The relationship between perceptual discriminability and subject similarity
Is subjective perceptual similarity metacognitive?
Abstract
Recommendation: posted 16 October 2024, validated 17 October 2024
Schwarzkopf, D. (2024) The relationship between perceptual discriminability and subject similarity. Peer Community in Registered Reports, . https://rr.peercommunityin.org/PCIRegisteredReports/articles/rec?id=844
Recommendation
Level of bias control achieved: Level 6. No part of the data or evidence that will be used to answer the research question yet exists and no part will be generated until after IPA.
List of eligible PCI RR-friendly journals:
- Advances in Cognitive Psychology
- Collabra: Psychology
- Cortex
- Experimental Psychology *pending editorial consideration of disciplinary fit
- Journal of Cognition
- Peer Community Journal
- PeerJ
- Psychology of Consciousness: Theory, Research, and Practice
- Royal Society Open Science
- Studia Psychologica
- Swiss Psychology Open
The recommender in charge of the evaluation of the article and the reviewers declared that they have no conflict of interest (as defined in the code of conduct of PCI) with the authors or with the content of the article.
Evaluation round #2
DOI or URL of the report: https://doi.org/10.1101/2024.06.13.598769
Version of the report: 3
Author's Reply, 16 Oct 2024
Decision by D. Samuel Schwarzkopf, posted 10 Oct 2024, validated 11 Oct 2024
Dear authors
Your Stage 1 manuscript has been reviewed by two experts now. Before I can recommend IPA, could you please address the outstanding minor points raised by reviewers? There should be no need for another full round of review after this.
Reviewed by Haiyang Jin, 10 Oct 2024
I’m Haiyang Jin and I always sign my review.
Review of “Is subjective perceptual similarity metacognitive?” (PCI-RR_Stage1).
Thank you for thoroughly addressing my feedback. The authors have clearly invested significant effort into the revision process, and the manuscript is now in much better shape. I sincerely appreciate their hard work.

▸ **WORK INSTRUCTIONS**
(1) From the recommendation page, list every eligible journal whose name includes the word "Psychology."
(2) Retype the stretch of the recommendation page from "Thank you for" through "their hard work.".
(3) What level of bias control does the recommendation page say was achieved?

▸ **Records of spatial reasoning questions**
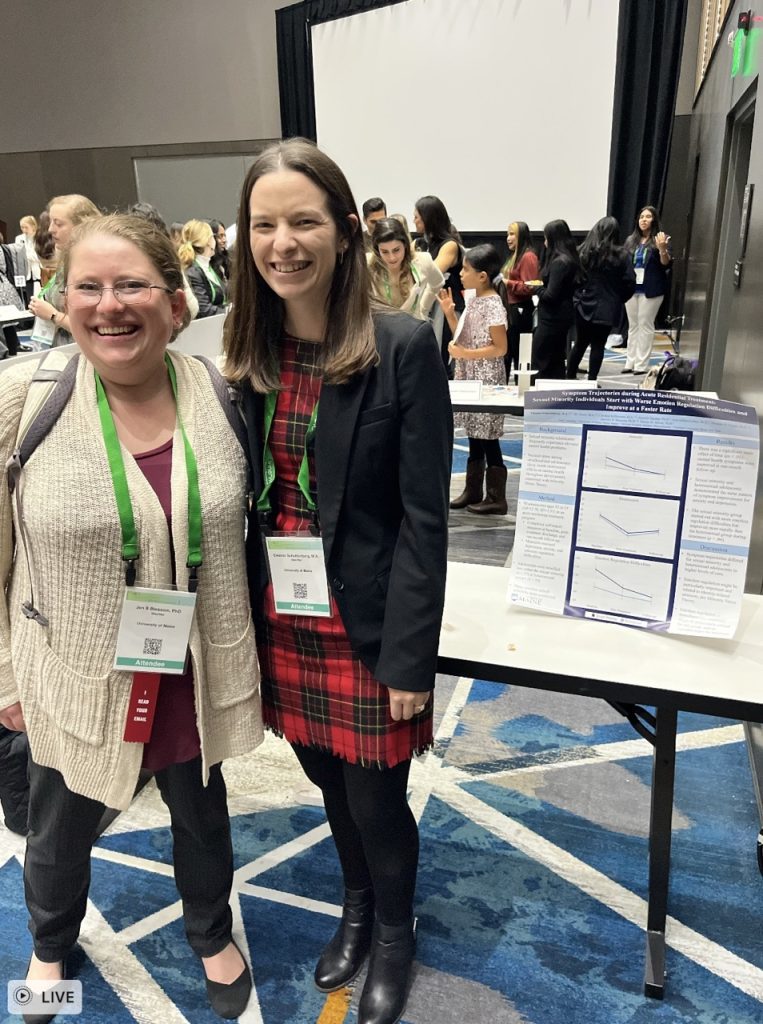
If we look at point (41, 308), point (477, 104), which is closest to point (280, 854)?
point (41, 308)

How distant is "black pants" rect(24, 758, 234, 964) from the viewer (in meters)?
1.33

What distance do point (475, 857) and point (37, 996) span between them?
98cm

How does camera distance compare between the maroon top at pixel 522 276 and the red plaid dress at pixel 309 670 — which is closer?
the red plaid dress at pixel 309 670

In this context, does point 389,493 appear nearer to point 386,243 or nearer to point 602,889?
point 602,889

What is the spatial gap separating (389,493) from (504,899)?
1.10 meters

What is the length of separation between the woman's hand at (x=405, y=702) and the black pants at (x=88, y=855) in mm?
381

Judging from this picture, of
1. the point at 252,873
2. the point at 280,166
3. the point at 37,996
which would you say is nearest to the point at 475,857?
the point at 252,873

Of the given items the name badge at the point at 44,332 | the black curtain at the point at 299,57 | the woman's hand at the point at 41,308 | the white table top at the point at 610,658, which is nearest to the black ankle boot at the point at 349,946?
the white table top at the point at 610,658

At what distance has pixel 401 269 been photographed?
12.5 feet

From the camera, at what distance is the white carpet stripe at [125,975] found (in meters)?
1.48

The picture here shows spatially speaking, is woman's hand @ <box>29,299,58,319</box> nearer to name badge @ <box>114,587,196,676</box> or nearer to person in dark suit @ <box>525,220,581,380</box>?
name badge @ <box>114,587,196,676</box>

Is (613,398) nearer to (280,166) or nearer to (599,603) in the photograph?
(599,603)

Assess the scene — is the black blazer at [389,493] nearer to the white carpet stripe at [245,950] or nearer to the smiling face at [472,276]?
the white carpet stripe at [245,950]

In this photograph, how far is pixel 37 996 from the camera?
58.6 inches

▸ **REPLIES**
(1)
Advances in Cognitive Psychology
Collabra: Psychology
Experimental Psychology
Psychology of Consciousness: Theory, Research, and Practice
Swiss Psychology Open

(2)
Thank you for thoroughly addressing my feedback. The authors have clearly invested significant effort into the revision process, and the manuscript is now in much better shape. I sincerely appreciate their hard work.

(3) Level 6